Psilocybin Bests SSRI for Major Depression in First Long-Term Comparison
“MILAN — Psilocybin leads to a better overall outcome in the treatment of moderate to severe major depressive disorder (MDD) than the selective serotonin reuptake inhibitor (SSRI) escitalopram, results of the first long-term comparison of the two treatments suggest.
“This is the first work to compare the long-term effects of these two drugs in the context of overall well-being, not just freedom from depression,” study investigator Tommaso Barba, PhD, candidate Imperial College London, London, England, said in a press release. “Psilocybin outperformed escitalopram in several measures of well-being, meaning in life, work, and social functioning.”
Findings from the 6-month follow-up study of a phase 2 double-blind, randomized, controlled trial were presented on September 22 at the 37th European College of Neuropsychopharmacology (ECNP) Congress and published simultaneously in The Lancet eClinicalMedicine….The initial single-center study included 59 adults with MDD (mean age, 41 years) who were randomized to receive either psilocybin or escitalopram over a 6-week period. The psilocybin arm (n = 30) received two 25-mg oral doses of psilocybin therapy (PT), and the escitalopram arm (n = 29) received 10-20 mg of daily escitalopram plus two (placebo-like) 1-mg doses of psilocybin (ET). Both groups received psychological support….The researchers conclude that while a short course of SSRIs combined with intensive therapeutic support (around 20 hours) “might be enough to induce sustained antidepressant effects,” patients treated with psilocybin showed greater improvements in general functioning, connectedness, and meaning in life.
Although not reassessed in the follow-up, the initial study showed that adverse events, particularly sexual functioning, favored psilocybin, said Barba.”
Family History of Alcohol Dependence Predicts Antidepressant Response to an NMDA Antagonist
LE Phelps reported in Biol. Psy (2009) that subjects with a family history of alcohol dependence showed significantly greater improvement in MADRS scores compared with subjects who had no family history of alcohol dependence.
They concluded that a family history of alcohol dependence appears to predict a rapid initial antidepressant response to the NMDA receptor antagonist ketamine.

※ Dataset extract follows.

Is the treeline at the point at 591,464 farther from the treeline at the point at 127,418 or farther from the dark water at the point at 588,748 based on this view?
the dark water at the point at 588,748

Efficacy and Safety of Xanomeline-Trospium Chloride in Schizophrenia
Kaul, et al noted in Jama Psi (2024) that “In this phase 3, double-blind, randomized, placebo-controlled trial in 256 people with schizophrenia, xanomeline-trospium was associated with a statistically significant and clinically meaningful reduction in Positive and Negative Syndrome Scale total score compared with placebo. Xanomeline-trospium was generally well tolerated; the most common adverse events were primarily gastrointestinal effects, which were mild or moderate in intensity and generally transient in nature.
EMERGENT-3 confirms previously reported clinical trials (EMERGENT-1 and EMERGENT-2) demonstrating that xanomeline-trospium is efficacious and well tolerated in people with schizophrenia experiencing acute psychosis. Xanomeline is a dual M1/M4 preferring muscarinic receptor agonist with no direct D2 dopamine receptor blocking activity. KarXT combines xanomeline with the peripheral muscarinic receptor antagonist trospium chloride with the goal of reducing adverse events due to xanomeline-related peripheral muscarinic receptor activation.”
Bipolar Disorder Patients Respond to Ketamine, Esketamine Treatment
(Reposted from the Yale School of Medicine blog)
A small sample of patients with bipolar disorder displayed noteworthy improvement in their depressive symptoms after being treated with the rapid-acting antidepressant intravenous ketamine and the nasal spray esketamine, according to a new Yale led-study.
The study, published October 2 in the Journal of Clinical Psychiatry, also found that patients were not at higher risk of suffering a manic episode during the acute phase of treatment.